Problem description: Convert the records below, from the line with "Is [472,739] found" through the final line, into a JSON list of strings with one string per line, leaving out blank lines.

Information provided:
┄┄┄┄┄┄┄┄┄┄┄┄┄┄┄┄┄┄┄┄

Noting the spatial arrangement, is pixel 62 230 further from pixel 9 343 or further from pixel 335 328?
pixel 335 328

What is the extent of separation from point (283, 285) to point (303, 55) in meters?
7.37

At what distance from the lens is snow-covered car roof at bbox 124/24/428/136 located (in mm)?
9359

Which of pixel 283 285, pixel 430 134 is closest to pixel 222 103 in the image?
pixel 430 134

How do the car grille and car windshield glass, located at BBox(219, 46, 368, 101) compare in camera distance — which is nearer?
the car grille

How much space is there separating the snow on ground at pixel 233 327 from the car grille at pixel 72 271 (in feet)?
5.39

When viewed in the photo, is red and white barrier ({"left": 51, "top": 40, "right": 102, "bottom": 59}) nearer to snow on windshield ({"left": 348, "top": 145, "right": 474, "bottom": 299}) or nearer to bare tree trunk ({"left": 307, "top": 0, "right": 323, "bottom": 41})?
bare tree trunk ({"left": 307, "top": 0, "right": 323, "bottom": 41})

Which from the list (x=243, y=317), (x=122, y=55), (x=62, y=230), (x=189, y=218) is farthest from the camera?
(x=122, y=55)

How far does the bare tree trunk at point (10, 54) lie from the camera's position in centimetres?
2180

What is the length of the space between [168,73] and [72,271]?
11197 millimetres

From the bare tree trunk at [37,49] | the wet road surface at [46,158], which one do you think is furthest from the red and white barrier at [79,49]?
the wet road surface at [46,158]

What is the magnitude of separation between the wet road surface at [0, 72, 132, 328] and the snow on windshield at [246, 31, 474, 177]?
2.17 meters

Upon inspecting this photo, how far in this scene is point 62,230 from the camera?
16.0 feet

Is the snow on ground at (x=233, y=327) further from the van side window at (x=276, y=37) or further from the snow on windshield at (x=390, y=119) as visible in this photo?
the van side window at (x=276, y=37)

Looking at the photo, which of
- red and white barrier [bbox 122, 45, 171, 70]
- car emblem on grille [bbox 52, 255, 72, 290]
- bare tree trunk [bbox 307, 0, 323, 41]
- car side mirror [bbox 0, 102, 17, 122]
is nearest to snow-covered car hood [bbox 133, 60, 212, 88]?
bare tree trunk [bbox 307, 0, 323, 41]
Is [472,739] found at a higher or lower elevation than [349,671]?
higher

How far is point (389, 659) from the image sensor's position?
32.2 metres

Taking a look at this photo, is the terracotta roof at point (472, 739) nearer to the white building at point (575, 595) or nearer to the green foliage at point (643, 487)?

┄┄┄┄┄┄┄┄┄┄┄┄┄┄┄┄┄┄┄┄

Exercise response:
[
  "Is [472,739] found at a higher or lower elevation than [349,671]?",
  "higher",
  "How far is point (389, 659) from the image sensor's position?",
  "32.2 metres",
  "Taking a look at this photo, is the terracotta roof at point (472, 739) nearer to the white building at point (575, 595) or nearer to the green foliage at point (643, 487)?"
]